Top of RECORDS TO USE

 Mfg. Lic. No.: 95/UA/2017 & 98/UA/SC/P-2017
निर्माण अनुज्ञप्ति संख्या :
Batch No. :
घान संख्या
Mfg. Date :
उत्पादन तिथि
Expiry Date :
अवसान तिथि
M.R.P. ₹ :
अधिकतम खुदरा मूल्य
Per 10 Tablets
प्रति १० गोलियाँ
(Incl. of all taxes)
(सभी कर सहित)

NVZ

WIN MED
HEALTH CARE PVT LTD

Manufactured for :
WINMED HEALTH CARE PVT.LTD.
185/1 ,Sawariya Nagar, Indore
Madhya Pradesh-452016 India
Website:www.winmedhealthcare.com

Bottom of RECORDS TO USE
Top of RECORDS TO USE

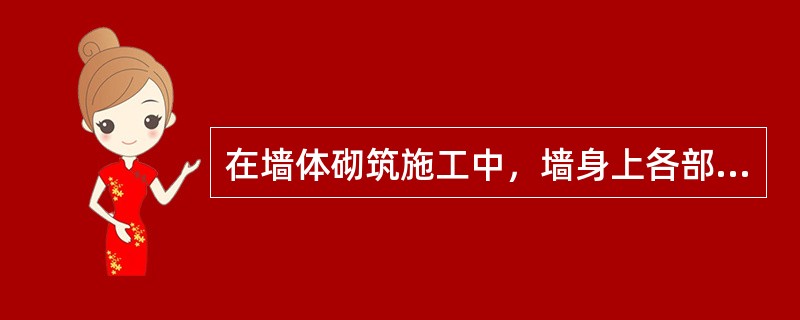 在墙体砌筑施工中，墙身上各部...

Bottom of RECORDS TO USE
Top of RECORDS TO USE

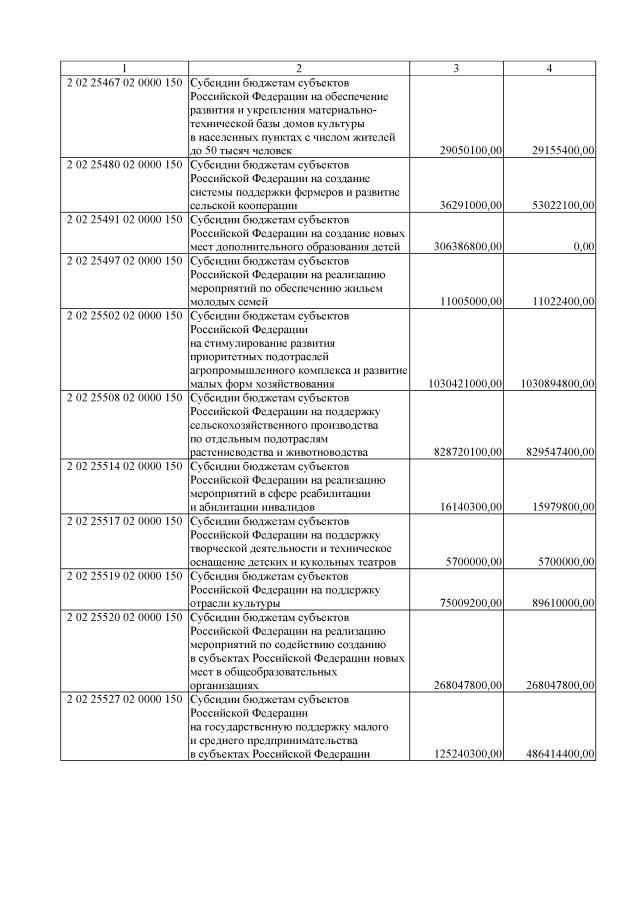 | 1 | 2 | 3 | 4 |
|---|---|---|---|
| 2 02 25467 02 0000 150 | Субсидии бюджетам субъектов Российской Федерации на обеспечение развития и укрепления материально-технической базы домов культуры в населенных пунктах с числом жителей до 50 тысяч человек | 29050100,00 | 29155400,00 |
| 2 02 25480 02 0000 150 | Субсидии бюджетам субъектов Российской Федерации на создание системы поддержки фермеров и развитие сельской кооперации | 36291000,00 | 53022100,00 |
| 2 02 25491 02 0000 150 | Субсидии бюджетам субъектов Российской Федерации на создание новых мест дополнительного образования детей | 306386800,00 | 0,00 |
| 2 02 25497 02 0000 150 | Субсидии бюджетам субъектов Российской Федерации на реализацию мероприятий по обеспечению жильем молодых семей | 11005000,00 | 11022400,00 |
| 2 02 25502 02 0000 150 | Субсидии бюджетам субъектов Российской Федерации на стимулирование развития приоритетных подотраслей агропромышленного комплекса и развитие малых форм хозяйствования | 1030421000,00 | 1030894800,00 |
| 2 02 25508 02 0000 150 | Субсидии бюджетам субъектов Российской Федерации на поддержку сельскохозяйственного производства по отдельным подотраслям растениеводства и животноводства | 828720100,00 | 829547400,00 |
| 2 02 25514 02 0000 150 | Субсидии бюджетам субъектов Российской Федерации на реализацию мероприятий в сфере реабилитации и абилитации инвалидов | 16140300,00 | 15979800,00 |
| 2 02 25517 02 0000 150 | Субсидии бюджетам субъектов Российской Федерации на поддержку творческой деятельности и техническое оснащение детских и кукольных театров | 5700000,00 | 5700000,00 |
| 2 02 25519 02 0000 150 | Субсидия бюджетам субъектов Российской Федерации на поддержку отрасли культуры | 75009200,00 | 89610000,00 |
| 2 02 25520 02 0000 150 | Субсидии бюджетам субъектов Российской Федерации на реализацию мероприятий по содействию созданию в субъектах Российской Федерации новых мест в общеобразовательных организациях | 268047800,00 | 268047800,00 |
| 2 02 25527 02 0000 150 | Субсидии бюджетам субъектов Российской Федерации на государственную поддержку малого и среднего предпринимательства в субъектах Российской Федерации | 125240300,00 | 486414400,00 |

Bottom of RECORDS TO USE

§ WORK TO BE COMPLETED
Every line from the line containing "5700000,00 | 5700000,00 |" through the line containing "125240300,00 | 486414400,00 |" in the records above must be retyped exactly. Leave out the rest.

§ SOLUTION FOR THIS EXERCISE
| 2 02 25517 02 0000 150 | Субсидии бюджетам субъектов Российской Федерации на поддержку творческой деятельности и техническое оснащение детских и кукольных театров | 5700000,00 | 5700000,00 |
| 2 02 25519 02 0000 150 | Субсидия бюджетам субъектов Российской Федерации на поддержку отрасли культуры | 75009200,00 | 89610000,00 |
| 2 02 25520 02 0000 150 | Субсидии бюджетам субъектов Российской Федерации на реализацию мероприятий по содействию созданию в субъектах Российской Федерации новых мест в общеобразовательных организациях | 268047800,00 | 268047800,00 |
| 2 02 25527 02 0000 150 | Субсидии бюджетам субъектов Российской Федерации на государственную поддержку малого и среднего предпринимательства в субъектах Российской Федерации | 125240300,00 | 486414400,00 |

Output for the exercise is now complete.